Saturday, July 21, 2007

Jet Lag

I am unable to tolerate air travel well. It is the disorientation and dizziness. I can always tell when it will happen. Somewhere at about 30,000 feet, I will look out the porthole and see, on the starboard side, several men in orange vests waving metal signs. This is about the time the Dramamine has begun to take hold. Then we bank into a turn, the men wave goodbye, and we go round about some flaring thunderhead and head in the general direction of Baffin Island. Invariably, somewhere at this juncture, the plane begins to gently sway, like a crib. But cribs are penitentiaries for children! Free the children! At this moment, the captain comes on the intercom and everybody looks at each other and wonder why he is hissing so badly, but actually, his voice is scrambled by the static from the thunderstorm and the orange flames of Aurora Borealis arching above. He tosses out some statistics - speed, time of arrival, the elevation, the cabin pressure, his hat size, the number of men bouncing off of the windshield, the depth of the frozen hydrogen accumulating on the wings - and then all of the sudden, the plane goes into a steep dive. Fortunately, it is about then that I have fallen asleep, and I do never get to see how we pull out of it.
I think of this because the summers are sort of like that plane ride, only on the ground. I wake up in the middle of the night and I do not know where I am. The next day I drive to the survey site and all the vegetation is gone, stripped by a hailstorm the night before.
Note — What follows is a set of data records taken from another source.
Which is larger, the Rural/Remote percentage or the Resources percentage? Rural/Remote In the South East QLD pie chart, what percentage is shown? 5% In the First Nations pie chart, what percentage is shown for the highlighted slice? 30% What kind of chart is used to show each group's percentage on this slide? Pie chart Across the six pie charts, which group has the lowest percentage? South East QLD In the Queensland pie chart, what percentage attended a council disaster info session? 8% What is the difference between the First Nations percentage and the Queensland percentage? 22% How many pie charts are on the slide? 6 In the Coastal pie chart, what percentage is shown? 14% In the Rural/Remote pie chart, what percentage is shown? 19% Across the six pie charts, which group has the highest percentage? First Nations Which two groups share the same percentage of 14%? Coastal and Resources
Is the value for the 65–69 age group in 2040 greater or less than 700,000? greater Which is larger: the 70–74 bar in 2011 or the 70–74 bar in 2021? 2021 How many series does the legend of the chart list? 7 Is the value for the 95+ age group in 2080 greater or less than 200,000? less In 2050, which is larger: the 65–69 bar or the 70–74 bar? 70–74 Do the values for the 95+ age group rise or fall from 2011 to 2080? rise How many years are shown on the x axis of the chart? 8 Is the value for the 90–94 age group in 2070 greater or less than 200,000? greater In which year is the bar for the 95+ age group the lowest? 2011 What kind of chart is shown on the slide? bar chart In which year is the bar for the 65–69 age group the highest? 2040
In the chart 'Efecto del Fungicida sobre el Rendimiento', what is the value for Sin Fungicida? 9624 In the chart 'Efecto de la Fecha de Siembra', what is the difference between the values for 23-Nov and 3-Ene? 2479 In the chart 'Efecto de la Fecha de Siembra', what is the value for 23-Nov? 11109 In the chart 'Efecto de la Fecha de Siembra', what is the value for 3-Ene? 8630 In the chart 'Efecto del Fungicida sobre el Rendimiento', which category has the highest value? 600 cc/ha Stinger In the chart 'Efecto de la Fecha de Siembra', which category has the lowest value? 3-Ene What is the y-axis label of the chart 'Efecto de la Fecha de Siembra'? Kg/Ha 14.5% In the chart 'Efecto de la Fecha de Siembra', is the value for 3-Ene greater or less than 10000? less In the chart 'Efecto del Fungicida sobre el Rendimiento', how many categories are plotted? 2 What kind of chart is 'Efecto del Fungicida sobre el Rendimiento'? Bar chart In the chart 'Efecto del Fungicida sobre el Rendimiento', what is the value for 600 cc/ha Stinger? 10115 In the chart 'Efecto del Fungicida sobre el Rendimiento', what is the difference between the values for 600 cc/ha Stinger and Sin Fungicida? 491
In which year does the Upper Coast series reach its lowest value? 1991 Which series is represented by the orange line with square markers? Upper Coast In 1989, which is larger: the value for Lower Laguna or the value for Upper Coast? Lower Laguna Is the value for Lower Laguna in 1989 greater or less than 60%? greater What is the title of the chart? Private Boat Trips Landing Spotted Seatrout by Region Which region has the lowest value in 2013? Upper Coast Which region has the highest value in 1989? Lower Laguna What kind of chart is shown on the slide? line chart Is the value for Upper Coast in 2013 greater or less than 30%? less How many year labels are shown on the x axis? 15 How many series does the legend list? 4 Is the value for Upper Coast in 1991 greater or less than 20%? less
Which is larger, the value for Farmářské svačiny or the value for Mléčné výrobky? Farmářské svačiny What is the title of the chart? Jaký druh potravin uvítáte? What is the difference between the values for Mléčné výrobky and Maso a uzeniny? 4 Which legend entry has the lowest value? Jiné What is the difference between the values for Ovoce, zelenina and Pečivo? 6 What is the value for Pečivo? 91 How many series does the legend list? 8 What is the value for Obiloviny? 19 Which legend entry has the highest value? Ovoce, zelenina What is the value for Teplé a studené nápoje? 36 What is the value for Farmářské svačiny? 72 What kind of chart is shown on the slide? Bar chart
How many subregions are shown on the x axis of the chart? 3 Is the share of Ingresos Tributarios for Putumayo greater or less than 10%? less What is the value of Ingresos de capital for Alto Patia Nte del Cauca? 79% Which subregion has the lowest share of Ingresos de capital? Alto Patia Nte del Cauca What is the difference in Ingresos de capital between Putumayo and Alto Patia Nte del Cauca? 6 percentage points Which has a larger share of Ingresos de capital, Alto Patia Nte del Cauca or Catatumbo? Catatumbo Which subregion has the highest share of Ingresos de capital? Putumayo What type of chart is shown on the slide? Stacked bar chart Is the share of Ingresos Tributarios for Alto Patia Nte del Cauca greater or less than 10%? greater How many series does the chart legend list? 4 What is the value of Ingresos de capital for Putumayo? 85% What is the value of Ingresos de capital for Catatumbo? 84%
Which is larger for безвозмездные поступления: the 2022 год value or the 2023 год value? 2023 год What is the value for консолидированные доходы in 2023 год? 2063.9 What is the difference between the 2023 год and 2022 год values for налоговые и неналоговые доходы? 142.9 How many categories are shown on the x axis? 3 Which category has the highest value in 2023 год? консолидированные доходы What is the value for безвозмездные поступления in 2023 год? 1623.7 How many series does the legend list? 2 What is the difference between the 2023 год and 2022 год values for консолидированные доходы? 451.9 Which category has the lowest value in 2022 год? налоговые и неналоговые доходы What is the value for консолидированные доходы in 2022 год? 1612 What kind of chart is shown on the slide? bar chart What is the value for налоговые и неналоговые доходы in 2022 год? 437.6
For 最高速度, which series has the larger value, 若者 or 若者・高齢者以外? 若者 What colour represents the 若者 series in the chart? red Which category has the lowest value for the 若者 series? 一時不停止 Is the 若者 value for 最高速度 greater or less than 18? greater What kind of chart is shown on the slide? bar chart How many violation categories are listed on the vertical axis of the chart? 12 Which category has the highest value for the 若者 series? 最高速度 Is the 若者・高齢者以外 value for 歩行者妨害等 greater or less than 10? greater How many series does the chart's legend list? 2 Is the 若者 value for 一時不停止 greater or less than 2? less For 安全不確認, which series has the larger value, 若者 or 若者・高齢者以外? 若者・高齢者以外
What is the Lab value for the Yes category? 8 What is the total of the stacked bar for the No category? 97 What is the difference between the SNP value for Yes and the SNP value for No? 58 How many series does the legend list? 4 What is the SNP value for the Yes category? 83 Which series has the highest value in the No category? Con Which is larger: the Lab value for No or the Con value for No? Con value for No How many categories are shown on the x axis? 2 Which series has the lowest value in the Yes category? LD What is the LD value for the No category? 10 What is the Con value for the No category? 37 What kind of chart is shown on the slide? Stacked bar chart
I call Amy on the walkie talkie and she does not know who I am. Tomorrow I am expecting there will be rare invisible tornadoes and we will find that all of our movements during the day were worked out by two men playing chess in the coffee shop in town, both of whom have criminal records.
So, let it be that what that may be. What I mean is, a couple weeks ago we were experiencing this in Montana!



















And then this!














The Castle Mountains and the Firehole River. As far as I can tell, I believe that is where we were.